# Wondering what you think of Kiln dried pine.



## mousefan (Nov 3, 2012)

the subject said it all!


----------



## sys15 (Nov 26, 2011)

i've used a variety of wood products as bedding, including kiln dried pine shavings. i can't say i've ever had noticeable problems with any of them. however, my mice are in lab cages with wire bar lids, so they get a good bit of ventilation. and i usually don't allow them to live that long.

if you are going to use pine, just be cognizant of potential problems.


----------



## Kitsune_Gem (Oct 15, 2011)

Ive used it before no issue with the mice health wise..
How ever I did stop using it on my mice because when the males pee on it I noticed it stunk a lot worse than any paper bedding, and that was just after a few hours.


----------



## ThatCertainGlow (Jun 23, 2012)

I used it once, had the effect, for me, of very good odor control.
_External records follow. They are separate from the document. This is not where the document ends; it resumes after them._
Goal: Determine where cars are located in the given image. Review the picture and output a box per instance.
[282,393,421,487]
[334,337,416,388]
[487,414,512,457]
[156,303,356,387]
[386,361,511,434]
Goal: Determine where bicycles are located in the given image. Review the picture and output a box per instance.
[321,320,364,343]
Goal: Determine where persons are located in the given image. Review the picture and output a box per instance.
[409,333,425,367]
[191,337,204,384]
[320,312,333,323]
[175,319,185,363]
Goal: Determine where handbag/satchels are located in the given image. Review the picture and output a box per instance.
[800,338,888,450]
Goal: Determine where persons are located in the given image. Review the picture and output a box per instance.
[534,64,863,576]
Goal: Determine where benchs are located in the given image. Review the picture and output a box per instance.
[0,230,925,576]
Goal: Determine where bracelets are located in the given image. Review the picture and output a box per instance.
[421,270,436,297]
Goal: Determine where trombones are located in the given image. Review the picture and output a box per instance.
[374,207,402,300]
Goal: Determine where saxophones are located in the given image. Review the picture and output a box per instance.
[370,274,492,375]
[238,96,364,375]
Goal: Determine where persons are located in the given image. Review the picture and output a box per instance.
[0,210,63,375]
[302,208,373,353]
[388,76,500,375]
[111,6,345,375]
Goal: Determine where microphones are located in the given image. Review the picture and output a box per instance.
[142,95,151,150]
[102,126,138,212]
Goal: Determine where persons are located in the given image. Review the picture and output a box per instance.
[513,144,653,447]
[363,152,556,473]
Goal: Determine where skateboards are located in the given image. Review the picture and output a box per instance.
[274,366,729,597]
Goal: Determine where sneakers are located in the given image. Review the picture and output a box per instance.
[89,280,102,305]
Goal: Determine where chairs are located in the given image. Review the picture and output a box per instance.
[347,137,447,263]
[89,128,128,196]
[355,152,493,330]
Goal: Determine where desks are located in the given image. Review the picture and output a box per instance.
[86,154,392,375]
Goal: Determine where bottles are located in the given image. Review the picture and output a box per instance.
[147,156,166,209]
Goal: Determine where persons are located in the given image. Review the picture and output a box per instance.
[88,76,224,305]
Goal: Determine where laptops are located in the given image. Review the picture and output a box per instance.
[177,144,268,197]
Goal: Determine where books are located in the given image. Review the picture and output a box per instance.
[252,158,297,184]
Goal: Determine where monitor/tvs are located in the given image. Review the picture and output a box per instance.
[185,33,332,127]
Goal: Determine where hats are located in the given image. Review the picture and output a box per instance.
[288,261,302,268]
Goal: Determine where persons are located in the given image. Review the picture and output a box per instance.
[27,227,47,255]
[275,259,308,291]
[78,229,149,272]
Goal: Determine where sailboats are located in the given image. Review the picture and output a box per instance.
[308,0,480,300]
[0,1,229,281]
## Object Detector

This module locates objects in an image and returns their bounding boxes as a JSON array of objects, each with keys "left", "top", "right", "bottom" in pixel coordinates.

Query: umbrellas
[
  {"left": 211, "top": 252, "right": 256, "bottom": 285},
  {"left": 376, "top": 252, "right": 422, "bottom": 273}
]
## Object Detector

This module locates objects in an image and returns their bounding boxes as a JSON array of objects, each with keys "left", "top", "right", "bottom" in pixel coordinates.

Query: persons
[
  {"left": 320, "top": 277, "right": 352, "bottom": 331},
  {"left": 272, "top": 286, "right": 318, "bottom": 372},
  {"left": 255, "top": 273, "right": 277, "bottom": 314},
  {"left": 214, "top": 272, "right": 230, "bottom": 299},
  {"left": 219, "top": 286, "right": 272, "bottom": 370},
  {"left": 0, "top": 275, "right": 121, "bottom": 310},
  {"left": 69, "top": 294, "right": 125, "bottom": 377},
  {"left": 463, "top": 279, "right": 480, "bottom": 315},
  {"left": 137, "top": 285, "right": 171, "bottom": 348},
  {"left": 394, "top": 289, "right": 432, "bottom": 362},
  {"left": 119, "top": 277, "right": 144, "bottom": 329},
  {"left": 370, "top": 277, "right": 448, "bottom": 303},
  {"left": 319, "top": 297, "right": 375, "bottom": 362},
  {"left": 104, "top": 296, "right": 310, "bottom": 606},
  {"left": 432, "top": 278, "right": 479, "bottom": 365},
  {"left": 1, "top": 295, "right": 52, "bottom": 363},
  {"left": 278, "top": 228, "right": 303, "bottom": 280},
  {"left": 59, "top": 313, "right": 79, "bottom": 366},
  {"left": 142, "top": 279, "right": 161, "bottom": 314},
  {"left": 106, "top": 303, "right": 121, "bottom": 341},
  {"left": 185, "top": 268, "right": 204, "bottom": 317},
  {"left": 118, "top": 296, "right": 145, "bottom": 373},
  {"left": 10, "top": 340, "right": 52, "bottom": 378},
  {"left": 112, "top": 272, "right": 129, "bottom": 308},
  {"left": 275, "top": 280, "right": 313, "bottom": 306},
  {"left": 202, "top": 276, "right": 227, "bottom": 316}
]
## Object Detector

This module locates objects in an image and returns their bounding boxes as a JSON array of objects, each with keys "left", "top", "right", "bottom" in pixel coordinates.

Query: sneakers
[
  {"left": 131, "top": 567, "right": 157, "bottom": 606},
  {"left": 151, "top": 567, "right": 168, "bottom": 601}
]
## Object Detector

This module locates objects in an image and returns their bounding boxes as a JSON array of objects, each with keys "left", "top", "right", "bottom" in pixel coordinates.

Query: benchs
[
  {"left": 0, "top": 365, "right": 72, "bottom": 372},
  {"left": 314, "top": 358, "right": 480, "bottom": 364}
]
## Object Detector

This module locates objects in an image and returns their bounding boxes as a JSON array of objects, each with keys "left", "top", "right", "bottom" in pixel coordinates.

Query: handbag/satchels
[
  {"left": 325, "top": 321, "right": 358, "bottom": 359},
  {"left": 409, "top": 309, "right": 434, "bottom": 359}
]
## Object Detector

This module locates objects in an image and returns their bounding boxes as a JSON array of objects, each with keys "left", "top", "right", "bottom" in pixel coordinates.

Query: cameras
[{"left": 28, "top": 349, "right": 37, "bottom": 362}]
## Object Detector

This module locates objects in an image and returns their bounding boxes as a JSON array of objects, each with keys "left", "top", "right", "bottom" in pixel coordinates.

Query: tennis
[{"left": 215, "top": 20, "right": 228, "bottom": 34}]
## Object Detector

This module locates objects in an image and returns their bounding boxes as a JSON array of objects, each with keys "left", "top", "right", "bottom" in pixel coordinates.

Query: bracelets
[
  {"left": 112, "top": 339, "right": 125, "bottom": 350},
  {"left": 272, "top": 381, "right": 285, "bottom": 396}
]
That could have been due to the cost in relation to the aspen that was only sold at a pet store, so I used much more of it at once. It still made me sneeze, so I did stop using it. Didn't seem to bother any of the mice at the time, though, unlike the regular pine.

-Zanne


----------



## mousefan (Nov 3, 2012)

I think I will use it for some mice (except breeders and pups).


----------



## Laigaie (Mar 7, 2011)

I'm a big fan of aspen. I used to have a lot of problems with animals on pine, and while kiln dried is supposed to be better, I try to think of it like this:

1. Mice are more sensitive than me.
2. I can still smell pine in the shavings.
3. The scent is caused by the oils.
4. The oils are the part that's bad for the mice.
5. If I can smell it, it's probably enough to damage the sensitive lungs of mice.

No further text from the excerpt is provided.